Vendita Milan: il progetto è di accalappiare il Qatar tramite la tv

Il maxi progetto di Berlusconi con il Quatar potrebbe riportare in alta quota i rossoneri. Ma l’interesse vero degli arabi è Mediaset.

Solo ieri un Galliani in veste di uomo delle smentite aveva detto: “Non c’è nulla di vero, ma non si riesce a smentire tutto” riferendosi alle voci di vendita del Milan da parte di Berlusconi. Una mezza verità in effetti, se per vendita si intende la cessione completa o se si faceva diretto riferimento a un offerta russa. Ma in realtà una mossa di mercato è nell’aria.

Berlusconi infatti, come l’Inter con i cinesi, sta mettendo a punto un progetto che tenderà a coinvolgere gli sceicchi del Qatar in una quota di minoranza rossonera. Gli stessi principi arabi attuali proprietari del Paris Saint Germain, protagonisti delle acquisizioni dei pezzi pregiati rossoneri.

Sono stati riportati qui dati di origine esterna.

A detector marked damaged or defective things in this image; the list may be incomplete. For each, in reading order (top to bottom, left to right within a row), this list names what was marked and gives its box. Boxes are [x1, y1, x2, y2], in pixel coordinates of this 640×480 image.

Il Milan potrebbe quindi trovare la soluzione dei suoi problemi in coloro che quest’anno ne sono stati in parte la causa del crollo.

Parlando in soldoni, Berlusconi punta da un lato a alzare la valutazione del suo Milan da 764 milioni di euro, secondo la rivista Forbes, a 800 milioni di euro, per poi cedere il 30 % delle azioni agli Arabi. Il tutto porterebbe nelle casse rossonere 250 milioni di euro che permetterebbero al club milanese di ritornare ai ranghi più elevati nel breve periodo. Il coinvolgimento del soldo del Qatar si concentrerebbe inizialmente su investimenti immobiliari, sempre nell’Inter Style, puntando al progetto stadio come realtà totalmente nuova o rimessa in forza dello storico San Siro. Tutto ciò farebbe molto piacere a Barbara Berlusconi, che ci teneva molto alla ricostruzione dell’arena dei rossoneri.

Ma sono in molti a chiedersi: come fanno gli abili investitori del Qatar a volersi inserire nelle grane del calcio italiano, noto settore in perdita? Il mistero è svelato dal gioco delle tre carte messo in atto da Berlusconi che includerebbe in questa operazione un business ben più remunerativo. L’esca per rimettere in quadro le casse del Milan è infatti la possibilità di poter entrare direttamente nei ricchi affari di Mediaset. Qui il discorso si sposta quindi dalla competenza calcistica e ci rimanda alle recenti notizie di una collaborazione mediatica sull’asse Mediaset-Al Jazeera. Il colosso televisivo arabo è infatti proprietà della stessa famiglia Al-Thani, con cui si è intavolato il discorso salva-Milan. Si prospetta quindi un lungo ponte occidente-oriente che non solo giungerà a Cologno Monzese, ma che si spingerà fin dentro il nuovo stadio rossonero, per ora.